相場は一点ではなく、帯で見る。これだけで気持ちはだいぶ軽くなります。
具体例②:低・中・高の3つの価格を出す
次におすすめしたいのは、いきなり一つに決めないことです。
まずは三つの価格を出します。
- 少し低め
- 真ん中あたり
- 少し高め
この三つを書き出してみてください。
そして、自分に聞いてみます。
この価格で続けられますか。この価格で堂々と販売できますか。この価格をつけた自分を好きでいられますか。

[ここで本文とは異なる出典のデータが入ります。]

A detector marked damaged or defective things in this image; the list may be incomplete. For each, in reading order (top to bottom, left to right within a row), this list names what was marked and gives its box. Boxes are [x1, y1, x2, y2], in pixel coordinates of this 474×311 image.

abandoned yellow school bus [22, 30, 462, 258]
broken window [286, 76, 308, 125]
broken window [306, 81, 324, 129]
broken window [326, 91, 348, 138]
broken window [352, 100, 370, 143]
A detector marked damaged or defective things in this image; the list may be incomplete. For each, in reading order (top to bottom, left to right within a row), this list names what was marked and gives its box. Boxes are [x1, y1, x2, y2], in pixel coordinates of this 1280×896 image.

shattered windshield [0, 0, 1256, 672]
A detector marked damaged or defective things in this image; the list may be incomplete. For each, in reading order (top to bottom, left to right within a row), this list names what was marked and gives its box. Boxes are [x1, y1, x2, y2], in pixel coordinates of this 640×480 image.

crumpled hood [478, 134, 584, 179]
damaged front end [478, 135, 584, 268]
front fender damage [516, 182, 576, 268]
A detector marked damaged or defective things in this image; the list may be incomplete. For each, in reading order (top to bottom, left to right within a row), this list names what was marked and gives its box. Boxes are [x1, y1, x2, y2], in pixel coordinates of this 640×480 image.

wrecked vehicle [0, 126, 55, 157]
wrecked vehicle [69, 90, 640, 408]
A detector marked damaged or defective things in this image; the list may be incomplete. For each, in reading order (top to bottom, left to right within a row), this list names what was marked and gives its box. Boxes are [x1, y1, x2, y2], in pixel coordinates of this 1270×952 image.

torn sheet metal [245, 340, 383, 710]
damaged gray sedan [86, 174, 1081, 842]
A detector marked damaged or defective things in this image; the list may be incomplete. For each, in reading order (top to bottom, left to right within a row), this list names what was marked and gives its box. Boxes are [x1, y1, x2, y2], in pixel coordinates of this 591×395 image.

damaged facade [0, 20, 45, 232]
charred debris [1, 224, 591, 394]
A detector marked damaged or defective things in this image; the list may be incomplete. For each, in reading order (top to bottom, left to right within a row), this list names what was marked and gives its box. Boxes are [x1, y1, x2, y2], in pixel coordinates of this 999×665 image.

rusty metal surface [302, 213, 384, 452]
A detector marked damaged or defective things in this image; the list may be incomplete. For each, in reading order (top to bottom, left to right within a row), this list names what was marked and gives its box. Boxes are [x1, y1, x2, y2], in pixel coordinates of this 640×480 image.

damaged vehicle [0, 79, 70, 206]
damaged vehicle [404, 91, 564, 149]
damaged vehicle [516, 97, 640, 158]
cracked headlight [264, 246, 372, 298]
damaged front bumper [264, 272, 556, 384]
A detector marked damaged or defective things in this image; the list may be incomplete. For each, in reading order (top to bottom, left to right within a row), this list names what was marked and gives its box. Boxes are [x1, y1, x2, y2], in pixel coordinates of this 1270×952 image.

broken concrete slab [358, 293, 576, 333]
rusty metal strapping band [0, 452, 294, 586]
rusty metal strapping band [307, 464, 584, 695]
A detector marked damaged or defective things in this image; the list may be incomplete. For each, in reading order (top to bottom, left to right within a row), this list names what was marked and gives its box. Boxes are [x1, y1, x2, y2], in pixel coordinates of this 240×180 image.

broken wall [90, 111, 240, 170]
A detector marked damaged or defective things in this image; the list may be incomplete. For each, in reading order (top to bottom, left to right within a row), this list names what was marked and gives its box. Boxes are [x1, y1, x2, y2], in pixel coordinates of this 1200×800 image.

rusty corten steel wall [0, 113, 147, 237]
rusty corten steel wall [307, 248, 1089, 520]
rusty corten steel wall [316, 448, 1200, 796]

すると、不思議と「これならいけそう」という価格が見えてきます。
大事なのは、売れるかどうかを当てることではありません。
自分が納得できるかどうかです。
具体例③:目指す場所を決める
価格は、戦略でもあります。
安めにして数を売るのか。少し高めで、ゆっくり選んでもらうのか。
どちらが正しい、ということはありません。
でも、目指す場所を決めないと、平均に引きずられてしまいます。
自分はどのあたりに立ちたいのか。どんなお客さまに届いてほしいのか。
そこを考えると、価格は自然に絞られていきます。
ねだんナビを「正解探し」に使わないでください
価格の幅を見るときに、便利なのが「ねだんナビ」です。
似た商品の価格帯をまとめて見ることができるので、相場の"帯"を確認しやすくなります。
ただし、大事なことがあります。
ねだんナビは「この値段が正解」と教えるツールではありません。
相場を見て、自分がどこに立つかを考えるための材料をくれるものです。
決めるのは、あなたです。
平均に縛られないための補助輪のような存在だと思ってください。
結論:平均から自由になれば、価格は決められる
相場が分かっても値段が決められないのは、あなたが優柔不断だからではありません。
「正解を探している」から決められないのです。
価格に絶対の正解はありません。
あるのは、
- 相場という目安
- 自分の状況
- 目指す場所
この三つです。
今日、やってみてほしいことがあります。
- 相場を「幅」で確認する
- 低・中・高の三つの価格を出す
- 自分が立ちたい場所を選ぶ
必要なら、ねだんナビで価格帯を確認してください。でも、最後に決めるのはあなたです。
平均から少し距離を置いて、自分の基準で値段を決めてみてください。
その価格は、あなたの努力と時間を守るためのものです。
まずは、平均に合わせるのをやめることから始めましょう。